**Stated task**
Continue the forum thread about the adoption home study process, picking up directly after its final sentence.

# Source excerpt start

# how did you find the home study process?



## misskitten (Oct 31, 2010)

Hello friends, 

I'm half way through home study and it seems to be going well. I'm just finding it quite draining and emotional at times. Wondered how others have found the process? 

I don't expect the adoption journey to be a walk in the park but think I'm just looking for a bit of moral support more than anything

MissK x


----------



## becs40 (Apr 9, 2013)

I think everyone's experience will be different depending on how easy you find it to talk about your life, what difficulties you've encountered that need to be discussed and how your social worker handles things.
For me I didn't find it too difficult, there weren't a huge amount of areas that required in depth discussion so quite straight forward and the areas that did need discussion I was find talking about as had processed the emotions that went along with it.


----------



## Rayofsunshine (Jul 28, 2013)

Hi miss kitten 

I'm still in stage 1, but having seen what some of the home study q's r, I'm anticipating its going to be challenging! Although i feel ive dealt with issues from the past they r not things I choose to talk about now, so having to will b hard, and I anticipate feeling quite emotional! 

My plan is to do something after each home visit (exercise, visit friends, go out for a drink with hubby!) just to debrief! 

One thing u should take comfort from as well is that u live in the present - the now - not the past! The past is where it is for a reason and when talking about it highlight how far uve come! 

Hope that helps xxx


----------



## AoC (Oct 28, 2008)

Yes, it is draining and emotional!  I have to say first time round I rather enjoyed it.  Our last IVF had been in late 2009 and we didn't do home study till early 2012, and there was a nice sense of unpacking old feelings, processing them and putting them away again.  We grew as a couple and individually.

Second time around I've found it more frustrating, I think because I've been processing some of the anger over the hard bits when Bug first came home, because you don't get to do any processing when you have a toddler!  Also because we've had to do the exact same paperwork and exercises.  Grrr.

# Source excerpt end
# Material shown start

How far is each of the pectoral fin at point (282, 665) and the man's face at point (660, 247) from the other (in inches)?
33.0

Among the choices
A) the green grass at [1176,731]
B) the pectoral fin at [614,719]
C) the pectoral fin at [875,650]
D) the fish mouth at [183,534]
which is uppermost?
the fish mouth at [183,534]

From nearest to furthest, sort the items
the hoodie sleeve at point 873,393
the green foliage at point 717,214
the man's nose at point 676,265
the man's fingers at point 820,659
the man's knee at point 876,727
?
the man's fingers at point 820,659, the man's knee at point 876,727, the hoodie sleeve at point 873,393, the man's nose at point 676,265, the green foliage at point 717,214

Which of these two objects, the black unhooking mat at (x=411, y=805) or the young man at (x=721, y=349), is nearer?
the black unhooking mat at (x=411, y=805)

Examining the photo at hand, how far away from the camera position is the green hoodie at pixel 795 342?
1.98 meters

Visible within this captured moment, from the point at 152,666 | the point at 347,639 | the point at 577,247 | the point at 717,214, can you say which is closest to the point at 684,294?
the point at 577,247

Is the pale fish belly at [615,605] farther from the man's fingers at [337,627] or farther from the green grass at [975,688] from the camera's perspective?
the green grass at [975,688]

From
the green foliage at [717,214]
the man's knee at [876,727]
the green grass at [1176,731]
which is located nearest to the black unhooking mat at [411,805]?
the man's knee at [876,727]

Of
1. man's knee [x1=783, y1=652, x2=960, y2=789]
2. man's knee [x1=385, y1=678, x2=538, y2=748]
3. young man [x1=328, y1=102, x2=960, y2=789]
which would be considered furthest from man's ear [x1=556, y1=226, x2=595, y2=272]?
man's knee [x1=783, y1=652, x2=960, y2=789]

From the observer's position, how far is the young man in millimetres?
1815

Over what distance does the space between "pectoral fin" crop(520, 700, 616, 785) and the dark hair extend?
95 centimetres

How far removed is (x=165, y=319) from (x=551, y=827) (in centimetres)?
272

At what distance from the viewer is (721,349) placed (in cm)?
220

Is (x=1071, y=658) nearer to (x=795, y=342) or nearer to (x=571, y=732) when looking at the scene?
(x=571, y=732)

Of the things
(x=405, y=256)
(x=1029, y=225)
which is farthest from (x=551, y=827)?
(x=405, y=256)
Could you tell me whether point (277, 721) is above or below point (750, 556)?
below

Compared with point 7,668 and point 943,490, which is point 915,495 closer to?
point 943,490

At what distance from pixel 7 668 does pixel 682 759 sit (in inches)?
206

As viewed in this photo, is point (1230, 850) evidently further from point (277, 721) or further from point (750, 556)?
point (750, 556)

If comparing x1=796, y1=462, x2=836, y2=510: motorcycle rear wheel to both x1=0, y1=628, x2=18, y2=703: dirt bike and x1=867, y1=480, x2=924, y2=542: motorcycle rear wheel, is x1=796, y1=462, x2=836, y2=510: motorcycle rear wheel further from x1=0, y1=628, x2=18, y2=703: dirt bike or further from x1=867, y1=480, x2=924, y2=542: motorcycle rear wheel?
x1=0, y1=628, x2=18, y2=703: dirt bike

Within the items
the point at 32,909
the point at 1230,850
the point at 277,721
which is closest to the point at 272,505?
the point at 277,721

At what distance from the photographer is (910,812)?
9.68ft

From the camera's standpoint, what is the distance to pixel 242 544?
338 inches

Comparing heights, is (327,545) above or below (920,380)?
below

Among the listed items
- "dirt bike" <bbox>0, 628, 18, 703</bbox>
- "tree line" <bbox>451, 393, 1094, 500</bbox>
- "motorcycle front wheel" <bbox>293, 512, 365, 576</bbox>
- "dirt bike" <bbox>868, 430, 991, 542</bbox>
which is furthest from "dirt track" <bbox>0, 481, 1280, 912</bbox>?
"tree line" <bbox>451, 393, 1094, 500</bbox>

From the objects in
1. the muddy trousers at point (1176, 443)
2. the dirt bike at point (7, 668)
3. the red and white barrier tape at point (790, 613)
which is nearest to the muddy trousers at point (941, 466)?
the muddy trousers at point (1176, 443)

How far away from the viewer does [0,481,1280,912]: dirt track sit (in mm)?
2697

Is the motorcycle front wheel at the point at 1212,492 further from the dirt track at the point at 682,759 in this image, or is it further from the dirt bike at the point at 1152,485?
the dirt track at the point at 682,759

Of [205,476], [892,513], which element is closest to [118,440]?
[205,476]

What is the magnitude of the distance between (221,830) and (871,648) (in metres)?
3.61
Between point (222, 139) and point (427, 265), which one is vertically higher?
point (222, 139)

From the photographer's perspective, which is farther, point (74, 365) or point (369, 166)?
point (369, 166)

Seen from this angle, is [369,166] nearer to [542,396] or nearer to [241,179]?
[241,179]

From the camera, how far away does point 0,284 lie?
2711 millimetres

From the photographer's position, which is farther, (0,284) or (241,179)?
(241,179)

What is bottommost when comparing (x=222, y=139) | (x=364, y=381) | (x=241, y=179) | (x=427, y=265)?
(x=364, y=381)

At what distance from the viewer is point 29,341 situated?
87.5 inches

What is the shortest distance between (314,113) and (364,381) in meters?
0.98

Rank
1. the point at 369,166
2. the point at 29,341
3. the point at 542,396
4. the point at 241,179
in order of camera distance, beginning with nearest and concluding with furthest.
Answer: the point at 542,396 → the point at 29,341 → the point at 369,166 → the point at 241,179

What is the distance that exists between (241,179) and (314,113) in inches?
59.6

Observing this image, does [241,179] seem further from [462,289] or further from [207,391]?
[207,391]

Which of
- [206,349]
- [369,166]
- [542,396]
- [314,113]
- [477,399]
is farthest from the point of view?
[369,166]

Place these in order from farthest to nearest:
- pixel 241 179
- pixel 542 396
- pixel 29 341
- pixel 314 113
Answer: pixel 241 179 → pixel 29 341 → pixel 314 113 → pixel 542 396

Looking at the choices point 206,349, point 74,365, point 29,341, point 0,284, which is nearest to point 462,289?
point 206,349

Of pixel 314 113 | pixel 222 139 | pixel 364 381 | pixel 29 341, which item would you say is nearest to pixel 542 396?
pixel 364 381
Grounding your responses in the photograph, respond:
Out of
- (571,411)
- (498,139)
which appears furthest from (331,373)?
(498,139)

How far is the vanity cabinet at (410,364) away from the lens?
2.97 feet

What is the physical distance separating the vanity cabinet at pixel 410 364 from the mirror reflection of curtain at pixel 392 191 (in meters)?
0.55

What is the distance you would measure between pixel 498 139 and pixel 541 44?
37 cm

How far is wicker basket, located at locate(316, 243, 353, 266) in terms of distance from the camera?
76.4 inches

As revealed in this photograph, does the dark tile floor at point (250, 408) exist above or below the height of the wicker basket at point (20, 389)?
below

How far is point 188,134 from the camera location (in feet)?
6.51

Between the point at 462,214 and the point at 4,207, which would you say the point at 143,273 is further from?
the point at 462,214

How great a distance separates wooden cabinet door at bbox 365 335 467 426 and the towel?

# Material shown end

**Task response**
Ray's certainly right - think of things in terms of leaving those negative aspects of the past behind and seeing the positives.  Ultimately, it brought you to the here and now, and to being a brilliant mummy-in-waiting any LO would be glad to have.  

But it was hard work, and we certainly had a few panicky "are we ready for this?" moments.

We were, we are, and it's been wonderful.    Hang on in there.


----------



## misskitten (Oct 31, 2010)

thank you ladies for posting it always helps to read about other people's experiences.

Feeling much better about things now panel date is confirmed and social worker has given some nice feedback and been positive  

The hardest but also the best part of all this is yet to come! It helps to keep reminding myself of my strong motivation to be a mummy and that this is a wonderful opportunity 

missK x


----------



## weemoofrazz (Sep 6, 2013)

Like AoC we found the whole process really quite enjoyable and quite cathartic! I had already done a lot of reflecting and finding myself before we chose to adopt so I personally had no issues talking about everything and anything with our SW. I guess it does depend on the type of person you are though, we have a friend who didn't make it past the home study in her journey to adopt as she simply refused to tell SS all they asked about her, she is quite a private person and very reserved and the whole process was to her highly uncomfortable and intrusive  . I think how your SW is also makes a difference.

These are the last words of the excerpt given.